The Semantic Hypergraph

The Semantic Hypergraph is central to Graphbrain, both conceptually and functionally. It can be seen from three different perspectives:

  • as an intermediary between natural and formal languages

  • as a knowledge model

  • as a type of database

We will elaborate, but first let us discuss the general concept of hypergraph.

Hypergraphs

The richness of information contained in natural language cannot be fully captured and analyzed using traditional graph-based network methods or distributional frameworks. On one hand, natural language is recursive, allowing for concepts constructed from other concepts as well as statements about statements and, on the other hand, it can express n-ary relationships.

While a graph is based on a set of vertices and a set of edges describing dyadic connections, a hypergraph generalizes such structure by allowing n-ary connections.

We further generalize hypergraphs in two ways: hyperedges may be ordered and recursive. Ordering entails that the position in which a vertex participates in the hyperedge is relevant (a similarity can be drawn with the concept of directed graphs). Recursivity means that hyperedges can participate as vertices in other hyperedges, which is to say: relationships between entities can themselves play the role of entities in higher-order relationships.

As language: syntactic rules

In a general sense, the hyperedge is the fundamental and unifying construct that carries meaning within the formalism we propose. The syntactic rules are simple and universal: the first element in the hyperedge is a connector, followed by one or more arguments, possibly in a recursive fashion. It is syntactically valid to place any entity (i.e.: any arbitrary hyperedge or atom) in any of these two roles. A hyperedge defines a semantic construct by combining other semantic constructs. The purpose of the connector is to specify in which sense these inner constructs are connected.

We illustrate with specific roles that a connector can play. For example, as predicate: in this case the hyperedge defines a proposition. For instance, the simple sentence “Berlin is nice” is represented as:

(is berlin nice)

To combine concepts in a specific way as to define a new concept, for example “capital of Germany”:

(of capital germany)

To build concepts from other concepts, for example “meat and potatoes”:

(and meat potatoes)

As a concept modifier, to represent a more specific instance of a concept, for example “highest mountain in Brazil”:

(highest (in mountain brazil))

To specify conditions that can be part of a proposition, for example “when the sky is blue”:

(when (is (the sky) blue))

These structures can be arbitrarily nested, for instance “Mary climbs the highest mountain in Brazil” yields:

(climbs mary (the (highest (in mountain brazil))))

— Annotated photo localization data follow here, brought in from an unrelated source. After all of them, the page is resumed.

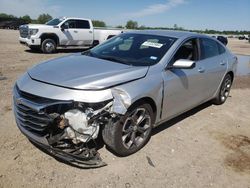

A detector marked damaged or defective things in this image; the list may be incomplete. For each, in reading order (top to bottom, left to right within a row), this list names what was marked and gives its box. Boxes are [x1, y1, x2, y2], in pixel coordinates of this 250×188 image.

crumpled hood [27, 53, 148, 90]
damaged front end [12, 84, 126, 168]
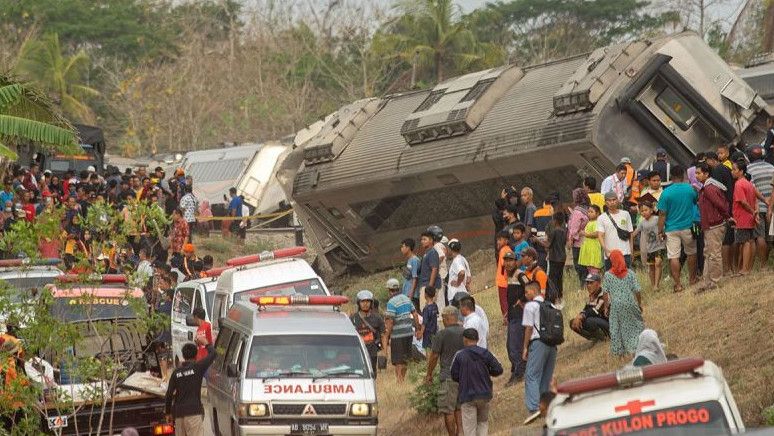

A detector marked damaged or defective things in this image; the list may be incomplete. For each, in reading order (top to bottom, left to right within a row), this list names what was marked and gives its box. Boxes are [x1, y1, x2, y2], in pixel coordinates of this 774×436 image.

rusty train car side [278, 32, 768, 274]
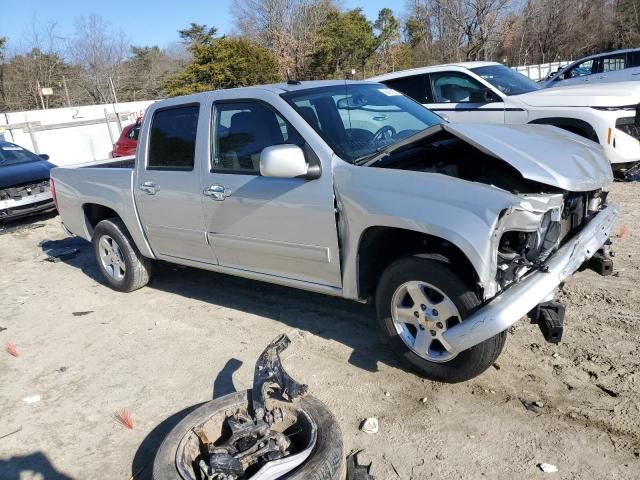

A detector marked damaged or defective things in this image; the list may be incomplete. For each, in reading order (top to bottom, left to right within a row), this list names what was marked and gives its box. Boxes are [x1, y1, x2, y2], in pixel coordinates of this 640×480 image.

crumpled hood [516, 81, 636, 106]
crumpled hood [0, 162, 54, 190]
crumpled hood [442, 122, 612, 191]
detached tire [90, 218, 152, 292]
bent bumper [442, 204, 616, 354]
detached tire [376, 256, 504, 384]
detached tire [152, 390, 344, 480]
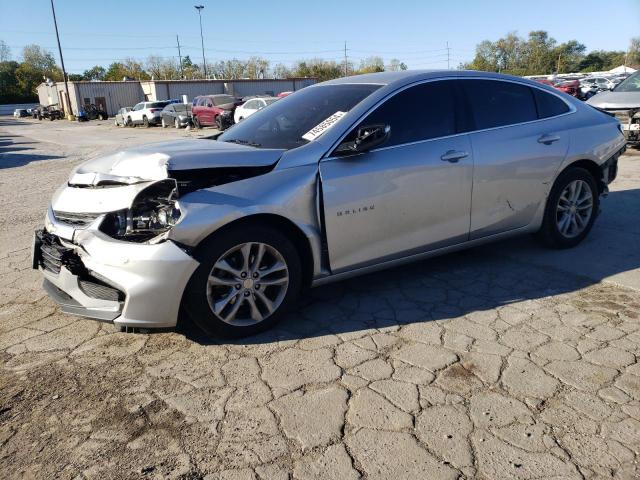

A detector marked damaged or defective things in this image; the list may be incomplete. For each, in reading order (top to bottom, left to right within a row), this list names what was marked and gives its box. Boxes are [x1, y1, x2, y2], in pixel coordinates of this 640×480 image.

missing headlight [100, 178, 181, 242]
crumpled hood [69, 139, 284, 186]
damaged silver car [33, 71, 624, 336]
wrecked car in background [33, 70, 624, 338]
crumpled hood [588, 90, 640, 110]
wrecked car in background [588, 70, 640, 143]
damaged front bumper [31, 211, 198, 328]
cracked asphalt pavement [1, 117, 640, 480]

In these examples we only show the human-friendly labels of atoms. Atoms contain additional annotations, e.g. specifying their type. We leave these details out of this overview, but we provide a full and formal specification of Semantic Hypergraph syntax and semantics elsewhere.

Readers who are familiar with Lisp will likely have noticed that hyperedges are isomophic to S-expressions. This is not purely accidental. Lisp is very close to \lambda-calculus, a formal and minimalistic model of computation that is based on function abstraction and application. The first item of an s-expression specifics a function, the following ones its arguments. One can think of a function as an association between objects. Although hyperedges do not specify computations, connectors are similar to functions at a very abstract level, in that they define associations. The concepts of “race to space” and “race in space” are both associated to the concepts “race” and “space”, but the combination of these two concepts yields different meaning by application of either the connector “in” or “to”.

As knowledge model

Hypergraph vs. Graph

As cab be seen in the third example above, and thanks to nesting, it is possible to represent facts about facts. for instance, the fact that Mary states that Berlin is nice could be expressed by:

(claims mary (is berlin nice))

This makes it possible to attribute facts to sources. Sources are themselves hyperedges, potentially also connected in other ways.

Thus, another relevant concept is that of a claim. A claim is an assertion that can be attributed to a source. We thus have a knowledge representation without the need for a notion of ground truth, where instead every assertion can be modeled as a claim by a hyperedge (source) of a hyperedge (fact). This is of particular importance, e.g. for the analysis of discussions on controversial topics, where multiple actors have contradictory views on a same issue.

As database

At a more concrete level, Graphbrain provides an actual database system that allows for persistent storage and manipulation of semantic hypergraphs.

The idea is for this database system to guarantee a certain interface (API), and allow for various backend implementations (e.g.: local, distributed, memory-only). This interface allows for fundamental tasks such as:

  1. Insertion of hyperedges.

  2. Removal of hyperedges.

  3. Search of hyperedges by pattern.

Currently there is a single backend implementation, that is based on LevelDB (a very efficient sorted key-value store that is stored in a local directory). Hypergraphs stored in this format can only be accessed by one process/thread at a time.